Today in Beijing, President Obama and Chinese President Xi Jinping made history by jointly announcing the United States’ and China’s respective targets for reducing the greenhouse gas emissions driving climate change in the post-2020 period.
This announcement is a unique development in the U.S.-China relationship. The world’s two largest economies, energy consumers, and carbon emitters are reaching across traditional divides and working together to demonstrate leadership on an issue that affects the entire world.
By making this announcement well in advance of the deadline set out in the UNFCCC negotiations, the two leaders demonstrated their commitment to reducing the harmful emissions warming our planet, and urged other world leaders to follow suit in offering strong national targets ahead of next year’s final negotiations in Paris.
President Obama believes we have a moral obligation to take action on climate change, and that we cannot leave our children a planet beyond their capacity to repair. Over the last year, a spate of scientific studies have laid out the scope and scale of the challenge we face in the starkest of terms. “Climate change, once considered an issue for a distant future, has moved firmly into the present,” says the U.S. National Climate Assessment. “Without additional mitigation efforts…warming by the end of the 21st century will lead to high to very high risk of severe, widespread, and irreversible impacts globally,” the Intergovernmental Panel on Climate Change concludes.
In Copenhagen in 2009, President Obama pledged that the United States would reduce its greenhouse gas emissions in the range of 17 percent below 2005 levels by 2020. We’re on track to meet that goal while growing the economy and creating jobs, thanks to the historic fuel economy standards enacted during the President’s first term; the measures to reduce carbon pollution, deploy more clean energy, and boost energy efficiency through the President’s Climate Action Plan; and the leadership demonstrated by a growing number of U.S. businesses, who have increased their investment in clean technologies and pledged to phase down the potent greenhouse gases known as HFCs.
After 2020, the United States will reduce its net greenhouse gas emissions to 26-28% below 2005 levels by 2025. This goal is both ambitious and achievable, grounded in an intensive analysis of what actions can be taken under existing law, and will double the pace of carbon pollution reduction in the United States from the pre-2020 period.
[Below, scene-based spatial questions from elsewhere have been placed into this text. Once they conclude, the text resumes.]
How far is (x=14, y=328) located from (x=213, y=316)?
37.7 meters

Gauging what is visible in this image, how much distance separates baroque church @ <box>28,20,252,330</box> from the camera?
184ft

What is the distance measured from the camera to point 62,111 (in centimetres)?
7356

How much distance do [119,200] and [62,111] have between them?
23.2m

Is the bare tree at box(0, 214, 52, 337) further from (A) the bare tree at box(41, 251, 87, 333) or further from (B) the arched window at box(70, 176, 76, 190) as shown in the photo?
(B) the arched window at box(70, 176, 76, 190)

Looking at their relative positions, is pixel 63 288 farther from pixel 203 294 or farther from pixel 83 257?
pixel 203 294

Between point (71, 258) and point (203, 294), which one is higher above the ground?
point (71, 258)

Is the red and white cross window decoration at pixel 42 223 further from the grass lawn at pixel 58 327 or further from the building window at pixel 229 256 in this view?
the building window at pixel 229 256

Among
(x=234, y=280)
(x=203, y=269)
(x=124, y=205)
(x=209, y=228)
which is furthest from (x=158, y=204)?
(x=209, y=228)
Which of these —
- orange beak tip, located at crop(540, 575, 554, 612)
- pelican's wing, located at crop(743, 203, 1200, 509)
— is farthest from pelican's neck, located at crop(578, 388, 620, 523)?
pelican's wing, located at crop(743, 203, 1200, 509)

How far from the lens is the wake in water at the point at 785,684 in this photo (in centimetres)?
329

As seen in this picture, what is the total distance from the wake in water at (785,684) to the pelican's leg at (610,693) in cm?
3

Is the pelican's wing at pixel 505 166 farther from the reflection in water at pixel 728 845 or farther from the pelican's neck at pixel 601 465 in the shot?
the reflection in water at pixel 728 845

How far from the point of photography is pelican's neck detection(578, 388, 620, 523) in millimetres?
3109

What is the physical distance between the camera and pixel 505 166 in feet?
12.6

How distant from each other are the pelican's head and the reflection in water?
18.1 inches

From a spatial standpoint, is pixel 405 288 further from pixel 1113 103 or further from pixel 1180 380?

It also means the United States is doing its part to contain warming to 2 degrees Celsius, though achieving that global outcome will require global ambition and commitments from all economies.
Chinese President Xi announced for the first time his intention to peak Chinese CO2 emissions around 2030, and further committed to make best efforts to peak early. China also announced a target of expanding the share of zero-emission sources in primary energy, namely renewables and nuclear, to 20% by 2030. To achieve that goal, China will have to deploy an additional 800-1,000 gigawatts of zero-emission generation capacity by 2030, about the same as all their current coal-fired capacity and nearly as much as the total installed capacity in the U.S. energy sector today.
“There’s one issue that will define the contours of this century more dramatically than any other,” President Obama said in September. “And that is the urgent and growing threat of a changing climate.”
Today in Beijing, the leaders of the world’s two largest economies -- and the world’s two biggest emitters -- stood together and committed to tackling that threat head-on. If other leaders follow suit, if more businesses step up, if we keep our level of ambition high, we can build the safer, cleaner, healthier, and more prosperous world future generations deserve.